Kozhikode: As soon as school ends, he rushes home, changes into jeans and a t-shirt, and heads out discreetly to a small roadside eatery—not to eat, but to help serve food and clean up. In this attire, he hopes no one will recognise the teacher within him. He works late into night, only to return to school the next morning as the beloved teacher his students adore.
This is the life of a teacher from an aided school in Kozhikode, who, for the past four years, has been working without a salary due to lack of official approval for his appointment.
For a while, he managed by working as a salesman in clothing stores at night. If he happened to run into someone he knew, he would quickly cover up, saying, “This is my friend’s shop; I just dropped by.” The hardest part, he says, is not just the financial struggle but the social alienation that comes with it.
“When teachers plan a trip together, I make excuses—perhaps a wedding to attend or a hospital visit with the children. If they decide to eat out, I feign a stomach ache and step away. What else can I do?” he asks with a sigh.
There are days when he doesn’t even have enough money for a bus ticket. At the Palayam bus stand, he waits, hoping for three others to share an auto-rickshaw to save costs.

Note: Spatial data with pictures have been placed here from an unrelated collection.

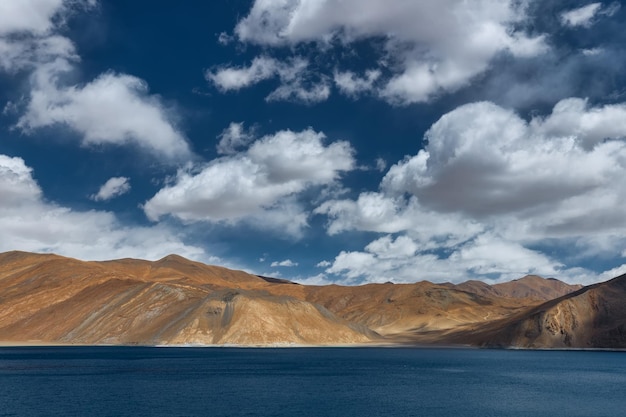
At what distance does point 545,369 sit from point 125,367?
84664 mm

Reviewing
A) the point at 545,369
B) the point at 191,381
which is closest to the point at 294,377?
the point at 191,381

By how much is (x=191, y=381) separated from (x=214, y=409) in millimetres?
30254

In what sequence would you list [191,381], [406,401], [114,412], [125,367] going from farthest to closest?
[125,367]
[191,381]
[406,401]
[114,412]

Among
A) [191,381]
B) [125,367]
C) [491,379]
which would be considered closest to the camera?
[191,381]

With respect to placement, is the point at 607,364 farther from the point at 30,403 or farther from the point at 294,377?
the point at 30,403

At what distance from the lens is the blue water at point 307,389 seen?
71.2 metres

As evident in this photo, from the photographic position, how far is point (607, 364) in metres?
141

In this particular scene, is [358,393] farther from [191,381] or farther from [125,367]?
[125,367]

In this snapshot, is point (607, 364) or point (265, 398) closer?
point (265, 398)

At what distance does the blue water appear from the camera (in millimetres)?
71250

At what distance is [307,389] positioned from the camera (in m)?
90.9

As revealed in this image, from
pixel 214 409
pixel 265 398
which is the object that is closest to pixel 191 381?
pixel 265 398

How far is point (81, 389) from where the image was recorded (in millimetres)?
88625

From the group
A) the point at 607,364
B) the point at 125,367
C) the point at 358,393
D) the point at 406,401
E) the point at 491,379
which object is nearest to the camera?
the point at 406,401
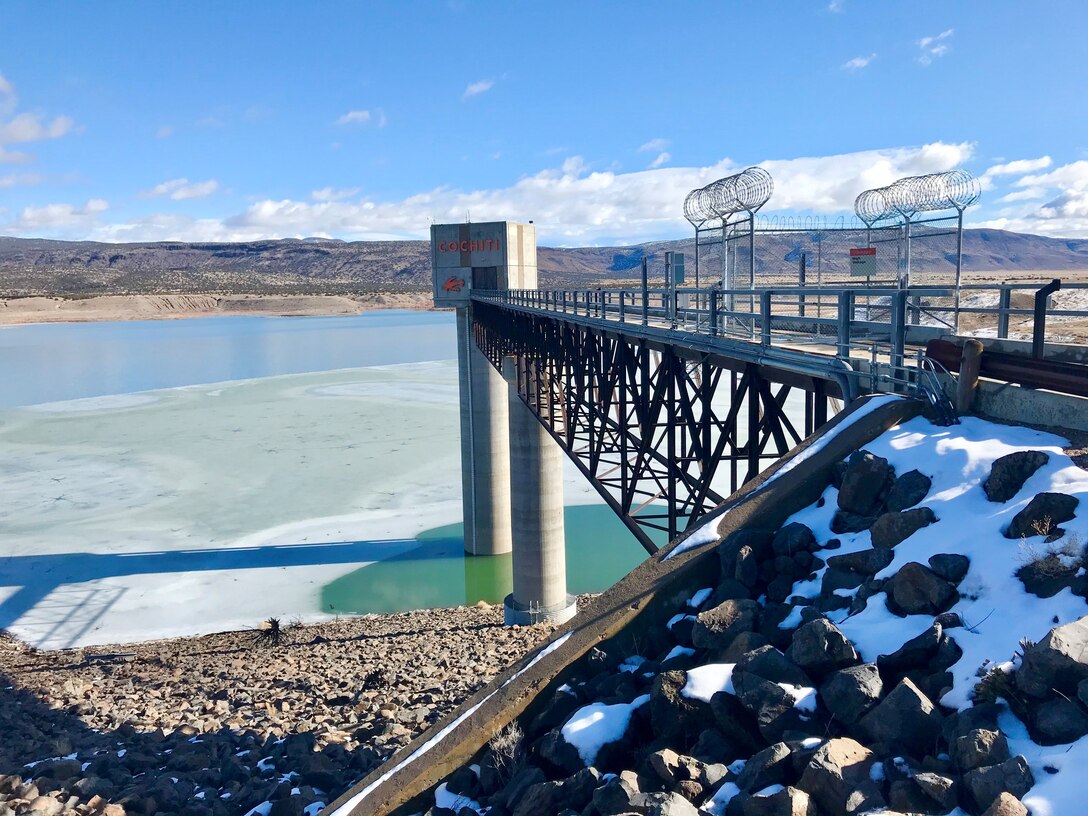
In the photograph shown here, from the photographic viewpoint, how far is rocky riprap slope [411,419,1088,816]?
4.04 meters

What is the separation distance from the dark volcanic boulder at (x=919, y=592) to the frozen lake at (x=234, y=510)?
19.4 meters

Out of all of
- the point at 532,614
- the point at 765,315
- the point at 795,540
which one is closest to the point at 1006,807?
the point at 795,540

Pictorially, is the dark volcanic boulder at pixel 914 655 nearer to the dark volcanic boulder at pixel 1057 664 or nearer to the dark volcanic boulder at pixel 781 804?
the dark volcanic boulder at pixel 1057 664

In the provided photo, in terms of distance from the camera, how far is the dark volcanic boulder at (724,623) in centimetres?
557

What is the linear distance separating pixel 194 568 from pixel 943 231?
2219 centimetres

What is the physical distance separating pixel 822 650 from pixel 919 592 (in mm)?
754

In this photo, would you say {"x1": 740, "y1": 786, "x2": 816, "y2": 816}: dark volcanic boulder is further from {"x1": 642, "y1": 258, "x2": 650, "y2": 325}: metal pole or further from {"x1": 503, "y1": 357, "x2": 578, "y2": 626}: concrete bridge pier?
{"x1": 503, "y1": 357, "x2": 578, "y2": 626}: concrete bridge pier

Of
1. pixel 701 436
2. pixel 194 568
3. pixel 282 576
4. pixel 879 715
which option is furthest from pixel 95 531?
pixel 879 715

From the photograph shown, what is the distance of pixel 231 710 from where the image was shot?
14.2 m

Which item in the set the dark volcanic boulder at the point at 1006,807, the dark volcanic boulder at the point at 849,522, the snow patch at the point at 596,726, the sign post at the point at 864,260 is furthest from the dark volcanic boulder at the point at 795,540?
the sign post at the point at 864,260

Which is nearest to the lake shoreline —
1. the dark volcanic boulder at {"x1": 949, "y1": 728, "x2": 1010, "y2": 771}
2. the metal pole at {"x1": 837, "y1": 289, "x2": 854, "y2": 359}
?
the metal pole at {"x1": 837, "y1": 289, "x2": 854, "y2": 359}

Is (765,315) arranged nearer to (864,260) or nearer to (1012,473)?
(1012,473)

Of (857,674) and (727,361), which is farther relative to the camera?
(727,361)

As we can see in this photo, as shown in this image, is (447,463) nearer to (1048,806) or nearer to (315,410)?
(315,410)
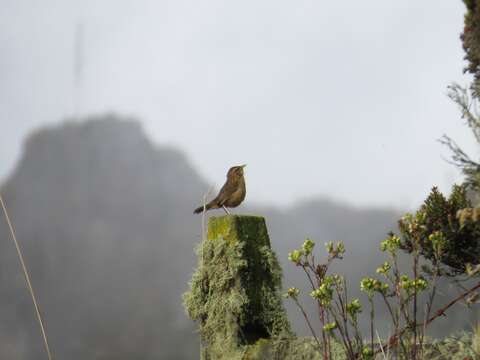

“No money, no home, nothing! Sometimes, I feel I am on the verge of a breakdown. It is only the thought of my family that keeps me going.”
Tears of a teacher
For a woman, the struggle is even more heartbreaking. When her husband passed away, she was left with three young children and no means to survive. Out of compassion, the school management offered her a teaching position, but without official recognition, she has never received a salary.
“Now, I can barely afford to feed my children, let alone educate them. Since they are too young to be left alone, I cannot even take up another job on the days they have no school,” she says, her eyes welling up.
“Some of my fellow teachers manage by working night shifts. But for women, it is not so easy—to drive an auto at night, to stand behind a food stall... Every road seems closed. Right now, I survive on the small amount my colleagues collect for me every month.”
Their stories remain unheard, their struggles unseen. Yet, each morning, they step into the classroom with a smile, hiding their hardships behind lessons and laughter, shaping the future of the very society that has turned its back on them.
Meanwhile, the General Education Department reports that approximately 16,000 teaching positions across the state, from primary to higher secondary levels, remain unapproved. Teacher organisations highlight that within the higher secondary section alone, nearly 2,200 posts are yet to receive official recognition.